This tendency is confirmed by the fact that a similar study made with the set of data in which the O-glycosylation positions were randomized (Figure 4B) resulted in a completely different distribution, with pHGRs more homogeneously scattered along the length of proteins. Figure 4 Distribution of pHGRs along the length of proteins . For each organism, the relative position of the centers of all pHGRs along the length of their respective protein was calculated, as percent distance from the N-terminus. The graph displays the frequency distribution of these pHGR centers in ten groups. A: distribution
obtained with the position of O-glycosylation sites obtained from NetOGlyc. B: distribution obtained when the position Ruxolitinib solubility dmso of the O-glycosylation sites were randomized.
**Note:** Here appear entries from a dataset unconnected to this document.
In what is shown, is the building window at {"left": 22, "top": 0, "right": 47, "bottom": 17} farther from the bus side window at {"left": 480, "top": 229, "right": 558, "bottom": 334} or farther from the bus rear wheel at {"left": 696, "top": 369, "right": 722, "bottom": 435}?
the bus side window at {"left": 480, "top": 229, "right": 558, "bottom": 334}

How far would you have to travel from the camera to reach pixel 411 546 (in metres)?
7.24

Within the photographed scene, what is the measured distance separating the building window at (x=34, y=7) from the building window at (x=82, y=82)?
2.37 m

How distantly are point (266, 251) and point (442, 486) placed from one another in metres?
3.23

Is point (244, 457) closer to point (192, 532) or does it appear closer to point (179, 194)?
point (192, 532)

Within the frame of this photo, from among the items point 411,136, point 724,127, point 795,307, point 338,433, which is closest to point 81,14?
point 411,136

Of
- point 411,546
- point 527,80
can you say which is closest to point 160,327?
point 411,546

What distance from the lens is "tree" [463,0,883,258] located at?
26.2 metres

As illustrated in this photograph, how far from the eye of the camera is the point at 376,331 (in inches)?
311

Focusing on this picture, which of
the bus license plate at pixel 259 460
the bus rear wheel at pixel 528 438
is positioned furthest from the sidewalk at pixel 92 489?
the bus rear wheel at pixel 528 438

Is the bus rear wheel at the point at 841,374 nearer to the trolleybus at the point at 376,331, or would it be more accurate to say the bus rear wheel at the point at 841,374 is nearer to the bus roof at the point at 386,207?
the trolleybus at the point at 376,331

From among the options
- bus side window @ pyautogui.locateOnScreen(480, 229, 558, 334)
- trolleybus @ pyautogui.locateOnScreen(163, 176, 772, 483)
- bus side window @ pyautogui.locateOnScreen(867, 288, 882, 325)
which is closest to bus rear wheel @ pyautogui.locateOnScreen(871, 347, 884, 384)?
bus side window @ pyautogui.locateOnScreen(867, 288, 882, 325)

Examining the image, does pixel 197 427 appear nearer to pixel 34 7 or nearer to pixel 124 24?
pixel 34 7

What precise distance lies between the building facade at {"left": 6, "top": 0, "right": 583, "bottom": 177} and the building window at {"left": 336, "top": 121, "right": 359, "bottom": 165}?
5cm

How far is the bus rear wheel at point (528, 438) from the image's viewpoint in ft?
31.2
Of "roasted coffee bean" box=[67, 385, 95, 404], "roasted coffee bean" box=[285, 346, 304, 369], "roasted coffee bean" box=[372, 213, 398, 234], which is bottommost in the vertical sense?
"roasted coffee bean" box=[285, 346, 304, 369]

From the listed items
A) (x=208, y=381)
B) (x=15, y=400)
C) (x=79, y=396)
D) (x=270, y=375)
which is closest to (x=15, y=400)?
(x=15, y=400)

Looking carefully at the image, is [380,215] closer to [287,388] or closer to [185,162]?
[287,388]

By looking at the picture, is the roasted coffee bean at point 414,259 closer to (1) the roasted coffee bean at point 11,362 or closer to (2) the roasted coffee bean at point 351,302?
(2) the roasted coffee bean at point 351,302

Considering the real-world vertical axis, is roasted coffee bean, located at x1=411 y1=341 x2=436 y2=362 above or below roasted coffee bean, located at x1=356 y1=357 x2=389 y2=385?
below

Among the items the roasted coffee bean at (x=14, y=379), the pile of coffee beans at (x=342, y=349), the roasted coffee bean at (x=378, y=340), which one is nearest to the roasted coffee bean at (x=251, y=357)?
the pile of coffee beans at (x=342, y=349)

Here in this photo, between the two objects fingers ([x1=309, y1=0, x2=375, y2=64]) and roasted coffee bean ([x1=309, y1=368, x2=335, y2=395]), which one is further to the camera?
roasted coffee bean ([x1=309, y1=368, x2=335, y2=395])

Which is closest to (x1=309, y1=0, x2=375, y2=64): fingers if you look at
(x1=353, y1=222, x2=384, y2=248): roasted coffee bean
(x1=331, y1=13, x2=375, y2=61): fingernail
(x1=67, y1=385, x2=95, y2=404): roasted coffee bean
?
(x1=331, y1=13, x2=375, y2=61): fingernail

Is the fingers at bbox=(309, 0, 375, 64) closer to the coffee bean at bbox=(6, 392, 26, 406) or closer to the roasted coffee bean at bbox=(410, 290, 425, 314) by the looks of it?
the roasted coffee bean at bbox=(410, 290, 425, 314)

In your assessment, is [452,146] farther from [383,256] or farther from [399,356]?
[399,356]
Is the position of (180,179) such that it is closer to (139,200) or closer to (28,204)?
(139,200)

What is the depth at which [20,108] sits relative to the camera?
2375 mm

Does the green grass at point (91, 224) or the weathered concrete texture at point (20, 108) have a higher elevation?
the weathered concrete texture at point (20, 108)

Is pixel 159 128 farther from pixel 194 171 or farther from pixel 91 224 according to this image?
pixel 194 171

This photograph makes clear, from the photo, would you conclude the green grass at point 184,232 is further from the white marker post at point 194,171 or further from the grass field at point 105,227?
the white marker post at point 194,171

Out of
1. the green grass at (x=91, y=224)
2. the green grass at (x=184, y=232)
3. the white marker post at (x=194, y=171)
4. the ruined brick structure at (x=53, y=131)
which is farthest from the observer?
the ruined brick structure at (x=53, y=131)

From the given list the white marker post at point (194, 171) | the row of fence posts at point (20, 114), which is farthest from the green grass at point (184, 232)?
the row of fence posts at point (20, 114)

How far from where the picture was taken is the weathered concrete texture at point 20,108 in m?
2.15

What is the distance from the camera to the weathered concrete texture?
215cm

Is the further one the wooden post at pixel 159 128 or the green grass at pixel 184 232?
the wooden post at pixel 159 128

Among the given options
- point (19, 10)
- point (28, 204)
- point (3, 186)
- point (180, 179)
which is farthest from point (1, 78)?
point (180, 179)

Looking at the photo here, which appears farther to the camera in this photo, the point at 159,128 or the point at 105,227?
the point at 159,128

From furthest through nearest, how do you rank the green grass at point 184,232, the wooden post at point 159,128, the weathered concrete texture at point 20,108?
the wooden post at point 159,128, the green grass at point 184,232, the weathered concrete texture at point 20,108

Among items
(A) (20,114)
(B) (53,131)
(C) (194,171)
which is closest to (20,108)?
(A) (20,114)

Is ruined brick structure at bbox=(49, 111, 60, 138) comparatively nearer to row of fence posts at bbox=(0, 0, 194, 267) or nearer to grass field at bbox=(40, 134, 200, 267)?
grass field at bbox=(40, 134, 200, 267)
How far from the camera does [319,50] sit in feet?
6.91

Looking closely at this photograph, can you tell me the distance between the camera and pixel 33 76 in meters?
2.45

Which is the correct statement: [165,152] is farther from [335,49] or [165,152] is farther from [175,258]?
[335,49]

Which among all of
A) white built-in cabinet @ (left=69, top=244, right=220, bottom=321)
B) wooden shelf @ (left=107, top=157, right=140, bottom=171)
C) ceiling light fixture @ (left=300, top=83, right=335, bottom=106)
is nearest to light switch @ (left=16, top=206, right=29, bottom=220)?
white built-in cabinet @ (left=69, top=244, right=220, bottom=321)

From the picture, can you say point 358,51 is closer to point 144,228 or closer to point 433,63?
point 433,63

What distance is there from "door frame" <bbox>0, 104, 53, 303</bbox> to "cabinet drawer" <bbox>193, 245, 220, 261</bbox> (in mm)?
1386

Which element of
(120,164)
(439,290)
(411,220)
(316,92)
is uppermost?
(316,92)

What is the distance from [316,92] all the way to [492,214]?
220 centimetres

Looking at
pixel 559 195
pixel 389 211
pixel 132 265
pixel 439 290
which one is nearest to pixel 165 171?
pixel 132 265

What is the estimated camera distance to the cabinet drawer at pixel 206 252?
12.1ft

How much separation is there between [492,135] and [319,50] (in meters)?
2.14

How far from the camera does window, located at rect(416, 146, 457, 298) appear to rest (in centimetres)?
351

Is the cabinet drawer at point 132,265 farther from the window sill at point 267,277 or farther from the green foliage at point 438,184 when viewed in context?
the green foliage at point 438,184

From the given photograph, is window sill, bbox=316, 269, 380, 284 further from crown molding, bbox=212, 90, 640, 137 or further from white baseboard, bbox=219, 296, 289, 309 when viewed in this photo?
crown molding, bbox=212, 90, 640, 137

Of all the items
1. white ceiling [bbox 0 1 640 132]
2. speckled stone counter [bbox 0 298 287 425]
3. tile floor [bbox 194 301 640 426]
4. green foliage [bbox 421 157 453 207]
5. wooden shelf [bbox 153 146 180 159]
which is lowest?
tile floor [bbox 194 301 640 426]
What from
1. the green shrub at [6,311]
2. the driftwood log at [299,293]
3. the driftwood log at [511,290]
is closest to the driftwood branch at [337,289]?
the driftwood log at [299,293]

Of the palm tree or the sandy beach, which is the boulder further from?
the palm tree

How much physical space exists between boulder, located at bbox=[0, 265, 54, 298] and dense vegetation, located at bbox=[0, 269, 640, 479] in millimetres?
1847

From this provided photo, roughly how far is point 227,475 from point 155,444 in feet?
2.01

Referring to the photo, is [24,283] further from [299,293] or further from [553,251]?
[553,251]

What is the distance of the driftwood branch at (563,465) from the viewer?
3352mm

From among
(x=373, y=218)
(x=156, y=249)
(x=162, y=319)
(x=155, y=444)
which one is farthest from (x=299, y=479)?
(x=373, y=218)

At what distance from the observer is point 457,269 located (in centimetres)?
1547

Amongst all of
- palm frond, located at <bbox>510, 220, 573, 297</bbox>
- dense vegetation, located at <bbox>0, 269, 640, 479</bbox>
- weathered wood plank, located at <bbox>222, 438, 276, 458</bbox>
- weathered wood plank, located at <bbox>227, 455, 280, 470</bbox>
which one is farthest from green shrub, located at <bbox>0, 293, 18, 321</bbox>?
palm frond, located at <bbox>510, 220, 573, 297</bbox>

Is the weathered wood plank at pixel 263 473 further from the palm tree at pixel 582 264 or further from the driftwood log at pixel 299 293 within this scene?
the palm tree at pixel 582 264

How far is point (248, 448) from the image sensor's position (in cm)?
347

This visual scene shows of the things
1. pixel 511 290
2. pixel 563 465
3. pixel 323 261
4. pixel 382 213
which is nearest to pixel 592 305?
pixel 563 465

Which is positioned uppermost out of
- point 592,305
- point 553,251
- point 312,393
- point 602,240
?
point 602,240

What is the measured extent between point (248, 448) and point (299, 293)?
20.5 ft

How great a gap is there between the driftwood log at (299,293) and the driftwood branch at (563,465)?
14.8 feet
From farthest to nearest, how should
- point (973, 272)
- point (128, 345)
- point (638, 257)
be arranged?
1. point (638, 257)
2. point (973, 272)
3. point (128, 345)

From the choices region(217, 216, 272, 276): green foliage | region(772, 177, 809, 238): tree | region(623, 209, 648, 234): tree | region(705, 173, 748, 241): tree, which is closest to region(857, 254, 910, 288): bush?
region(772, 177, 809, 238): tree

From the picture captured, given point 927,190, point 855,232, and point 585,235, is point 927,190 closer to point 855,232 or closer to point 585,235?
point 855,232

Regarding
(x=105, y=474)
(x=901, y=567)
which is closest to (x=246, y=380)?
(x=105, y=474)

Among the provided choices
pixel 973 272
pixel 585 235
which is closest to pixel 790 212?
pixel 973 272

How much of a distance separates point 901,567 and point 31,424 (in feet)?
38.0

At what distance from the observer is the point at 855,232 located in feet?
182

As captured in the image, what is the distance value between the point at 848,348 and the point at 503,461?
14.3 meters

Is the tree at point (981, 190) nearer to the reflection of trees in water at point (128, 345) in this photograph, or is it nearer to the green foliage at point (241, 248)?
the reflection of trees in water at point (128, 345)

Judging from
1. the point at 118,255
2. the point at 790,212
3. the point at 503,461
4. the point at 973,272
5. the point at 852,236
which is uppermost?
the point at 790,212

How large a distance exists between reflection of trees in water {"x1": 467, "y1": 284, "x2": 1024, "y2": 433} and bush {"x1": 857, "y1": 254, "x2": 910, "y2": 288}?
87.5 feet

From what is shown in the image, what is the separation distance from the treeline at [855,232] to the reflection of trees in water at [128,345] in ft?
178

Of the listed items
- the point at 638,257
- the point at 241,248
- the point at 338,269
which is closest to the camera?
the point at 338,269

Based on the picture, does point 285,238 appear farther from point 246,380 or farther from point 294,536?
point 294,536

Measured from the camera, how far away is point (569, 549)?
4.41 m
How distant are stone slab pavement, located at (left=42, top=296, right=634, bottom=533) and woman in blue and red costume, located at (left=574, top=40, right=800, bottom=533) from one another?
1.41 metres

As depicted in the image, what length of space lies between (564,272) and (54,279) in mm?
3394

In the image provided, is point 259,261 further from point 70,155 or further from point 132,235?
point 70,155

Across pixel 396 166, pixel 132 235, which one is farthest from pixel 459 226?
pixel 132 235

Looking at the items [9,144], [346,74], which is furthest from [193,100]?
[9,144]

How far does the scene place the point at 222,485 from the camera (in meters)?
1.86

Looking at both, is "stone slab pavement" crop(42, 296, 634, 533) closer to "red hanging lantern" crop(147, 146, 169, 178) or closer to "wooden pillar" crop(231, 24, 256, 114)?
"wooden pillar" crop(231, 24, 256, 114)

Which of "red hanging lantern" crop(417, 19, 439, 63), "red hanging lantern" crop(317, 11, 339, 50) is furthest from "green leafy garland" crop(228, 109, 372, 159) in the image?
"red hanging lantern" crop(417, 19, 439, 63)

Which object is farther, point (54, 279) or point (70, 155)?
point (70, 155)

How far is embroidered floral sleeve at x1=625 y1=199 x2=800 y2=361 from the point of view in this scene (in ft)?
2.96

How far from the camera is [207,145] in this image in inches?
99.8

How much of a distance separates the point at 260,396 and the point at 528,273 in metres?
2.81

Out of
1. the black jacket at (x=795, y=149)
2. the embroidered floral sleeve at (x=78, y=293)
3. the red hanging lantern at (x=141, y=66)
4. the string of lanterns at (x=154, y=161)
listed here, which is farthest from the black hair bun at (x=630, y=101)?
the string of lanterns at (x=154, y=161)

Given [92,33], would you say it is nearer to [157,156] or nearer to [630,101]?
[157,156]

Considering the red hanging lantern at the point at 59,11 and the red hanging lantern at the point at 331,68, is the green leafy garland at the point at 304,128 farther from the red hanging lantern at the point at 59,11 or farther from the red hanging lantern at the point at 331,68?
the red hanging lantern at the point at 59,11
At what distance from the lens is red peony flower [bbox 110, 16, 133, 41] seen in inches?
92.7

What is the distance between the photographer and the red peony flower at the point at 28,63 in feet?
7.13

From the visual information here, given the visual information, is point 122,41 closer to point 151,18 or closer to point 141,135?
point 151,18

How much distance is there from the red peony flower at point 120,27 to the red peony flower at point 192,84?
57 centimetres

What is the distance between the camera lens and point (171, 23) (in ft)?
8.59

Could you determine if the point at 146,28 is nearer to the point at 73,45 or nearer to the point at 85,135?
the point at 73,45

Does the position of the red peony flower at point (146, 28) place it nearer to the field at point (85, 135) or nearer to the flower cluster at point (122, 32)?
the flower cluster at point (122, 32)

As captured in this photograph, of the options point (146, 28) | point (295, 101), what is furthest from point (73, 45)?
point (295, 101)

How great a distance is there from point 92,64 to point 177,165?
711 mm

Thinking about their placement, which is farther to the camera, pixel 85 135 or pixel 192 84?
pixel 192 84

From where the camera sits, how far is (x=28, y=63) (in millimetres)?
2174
C: distribution obtained for the group of B. cinerea secretory enzymes active on polysaccharides, using the
not-randomized O-glycosylation positions. The location of pHGRs towards protein ends can be more clearly seen when only secretory enzymes are considered. This was studied by analyzing a specific set of proteins from B. cinerea predicted IDH cancer to have signal peptide and classified as enzymes active on polysaccharides in the CAZY database [16, 17]. This list of proteins contains 177 members with signal peptide and at least one O-glycosylation site, as predicted by signalP and NetOGlyc, respectively. Among them, we found 72 enzymes displaying pHGRs (not shown). The distribution of these regions along the length of the respective proteins (Figure 4C) Ketotifen shows clearly a much more marked tendency to be located at the ends, especially at the C-terminus. Discussion We have shown here that the most popular in silico tool to predict O-glycosylation, NetOGlyc, is able to predict O-glycosylation
for fungal proteins, although with less accuracy than for mammalian proteins, and has a fairly good ability to predict regions with a high density of O-glycosylation, better that the mere search for Ser/Thr-rich regions. We have also shown that fungal secretory proteins are rich in regions with a high Ser/Thr content and are frequently predicted to have pHGRs of varying length, averaging 24 residues but going up to 821, that can be found anywhere along the proteins but have a slight tendency to be at either one of the two ends. The coincidence between Ser/Thr-rich regions and pHGRs was studied for a representative number (361) of B. cinerea proteins (not shown), and the results obtained are similar to those shown in Figure 1, 91% of residues within pHGRs also belonged to a Ser/Thr-rich region, while only 25% of residues inside a Ser/Thr rich region were also within an pHGR. Although the abundance of Thr, Ser, and Pro residues has been used before to search for mucin-type regions in mammalian proteins [10], these results and the comparison of predicted vs.